▸ Problem description
Of all the lines below, output only those starting at the one with "Consider this experimental" and ending at the one with "Researchers compared the", both ends included, exactly as written.

▸ Task input
- - - - -
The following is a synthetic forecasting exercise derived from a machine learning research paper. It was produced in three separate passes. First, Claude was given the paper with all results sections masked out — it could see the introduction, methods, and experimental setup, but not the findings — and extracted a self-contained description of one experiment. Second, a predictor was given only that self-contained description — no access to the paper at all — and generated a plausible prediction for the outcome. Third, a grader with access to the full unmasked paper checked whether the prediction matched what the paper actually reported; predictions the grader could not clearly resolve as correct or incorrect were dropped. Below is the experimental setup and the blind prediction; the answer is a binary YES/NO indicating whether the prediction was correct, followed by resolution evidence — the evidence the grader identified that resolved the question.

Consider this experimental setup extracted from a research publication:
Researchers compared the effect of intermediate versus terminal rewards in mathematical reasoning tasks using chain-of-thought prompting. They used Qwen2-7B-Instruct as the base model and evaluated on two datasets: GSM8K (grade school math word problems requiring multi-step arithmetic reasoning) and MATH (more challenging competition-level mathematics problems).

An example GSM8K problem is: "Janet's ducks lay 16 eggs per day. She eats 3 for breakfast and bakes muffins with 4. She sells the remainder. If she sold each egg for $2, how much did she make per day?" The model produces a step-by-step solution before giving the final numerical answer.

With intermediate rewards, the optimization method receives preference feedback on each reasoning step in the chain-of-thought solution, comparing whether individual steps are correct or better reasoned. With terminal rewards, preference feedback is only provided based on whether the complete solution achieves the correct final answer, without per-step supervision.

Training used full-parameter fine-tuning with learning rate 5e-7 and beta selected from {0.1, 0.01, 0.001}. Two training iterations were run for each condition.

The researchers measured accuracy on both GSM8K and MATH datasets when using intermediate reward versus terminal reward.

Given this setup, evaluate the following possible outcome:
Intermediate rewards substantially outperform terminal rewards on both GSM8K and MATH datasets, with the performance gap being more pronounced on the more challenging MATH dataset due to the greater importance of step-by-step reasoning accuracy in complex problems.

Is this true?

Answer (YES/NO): NO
- - - - -
▸ Response for this exercise
Consider this experimental setup extracted from a research publication:
Researchers compared the effect of intermediate versus terminal rewards in mathematical reasoning tasks using chain-of-thought prompting. They used Qwen2-7B-Instruct as the base model and evaluated on two datasets: GSM8K (grade school math word problems requiring multi-step arithmetic reasoning) and MATH (more challenging competition-level mathematics problems).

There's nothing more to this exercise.